我将原来的答案保留下来,因为这种方法可能适用于其他寻找此问题的人。
I can't figure out how to do this without a cursor. As such, any other answer that provides the right answer (that doesn't use a cursor) is going to outperform this one. I'm not smart enough to figure out what that looks like, but it would have to include a nasty recursive CTE.
没有光标,我无法弄清楚如何做到这一点。因此,提供正确答案(不使用游标)的任何其他答案都将胜过这一答案。我不够聪明,不知道它看起来像什么,但它必须包括一个令人讨厌的递归CTE。
The real trick is getting all accounts that were ever related to each other grouped together. That is done in the big cursored if/then/else chain at the top, which could be cleaned up a bit. I've left my debug print
statements in place, they can obviously be removed.
真正的诀窍是将所有彼此相关的帐户组合在一起。这是在顶部的大型cursored if / then / else链中完成的,可以稍微清理一下。我已经将调试打印语句留在原位,显然可以删除它们。
You could also make the Associations table permanent, instead of using a table variable.
您还可以使关联表永久化,而不是使用表变量。
Again, performance-wise, this is going to be really, really bad, but it does work. I'm looking forward to seeing what others come up with. Thanks for the high-quality question, too, that made life a lot easier.
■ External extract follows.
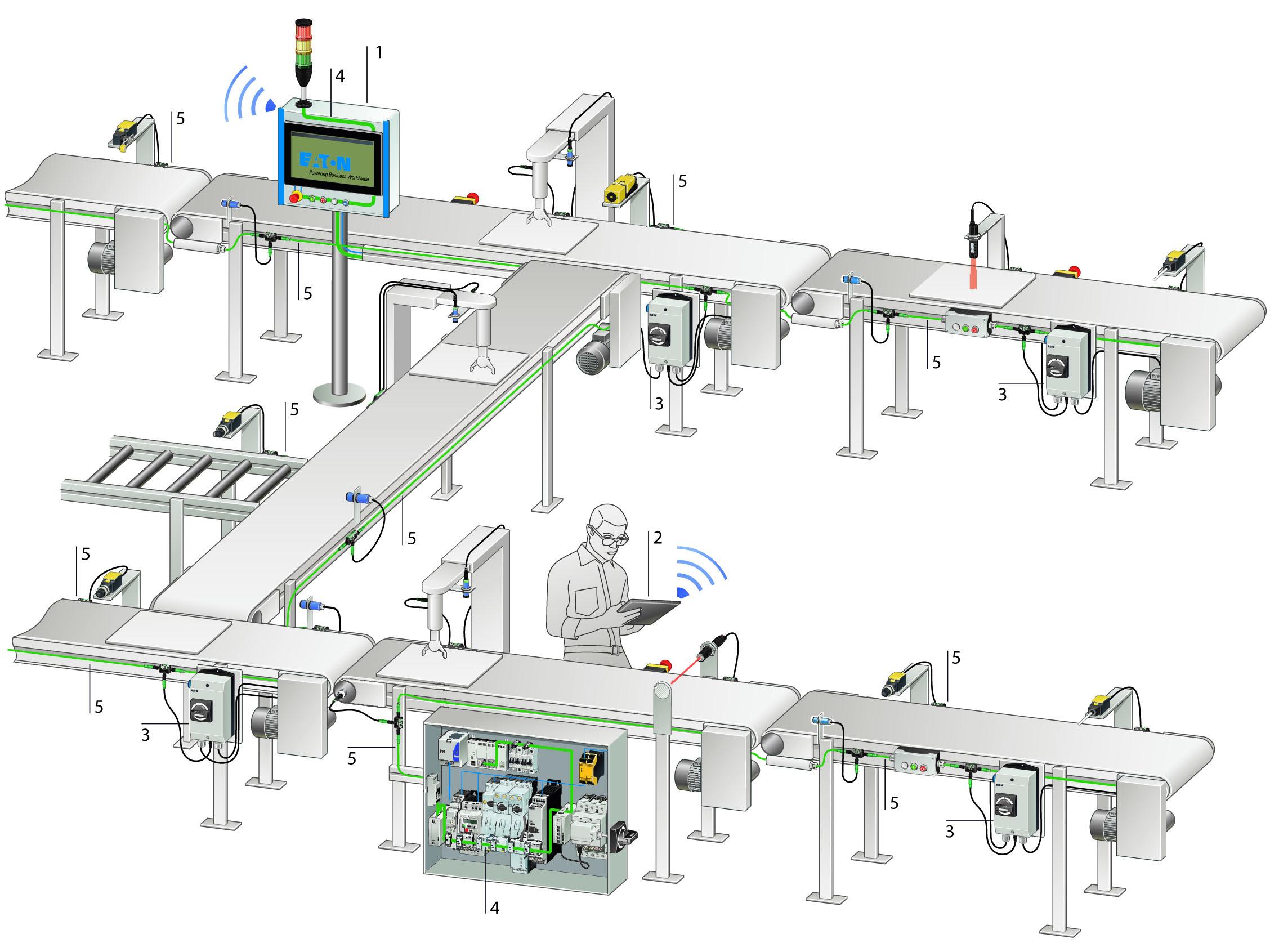 Intelligent Wiring Concept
再次,在性能方面,这将是真的,非常糟糕,但它确实有效。我很期待看到别人想出的东西。感谢高质量的问题,这让生活变得更加轻松。
The code:
代码:
declare @Associations table (
GroupID int,
CustID int
);
declare @NextGroupID int = 0;
declare @FoundGroup1ID int;
declare @FoundGroup2ID int;
declare @Cust1 int;
declare @Cust2 int;
declare db_cursor cursor for
select Cust1ID, Cust2ID from @ACCT;
open db_cursor;
fetch next from db_cursor into @Cust1, @Cust2;
while @@fetch_status = 0
begin
set @FoundGroup1ID = null;
set @FoundGroup2ID = null;
print '----------------------------'
print 'Cust1 = ' + isnull(cast(@Cust1 as varchar(max)), 'NULL')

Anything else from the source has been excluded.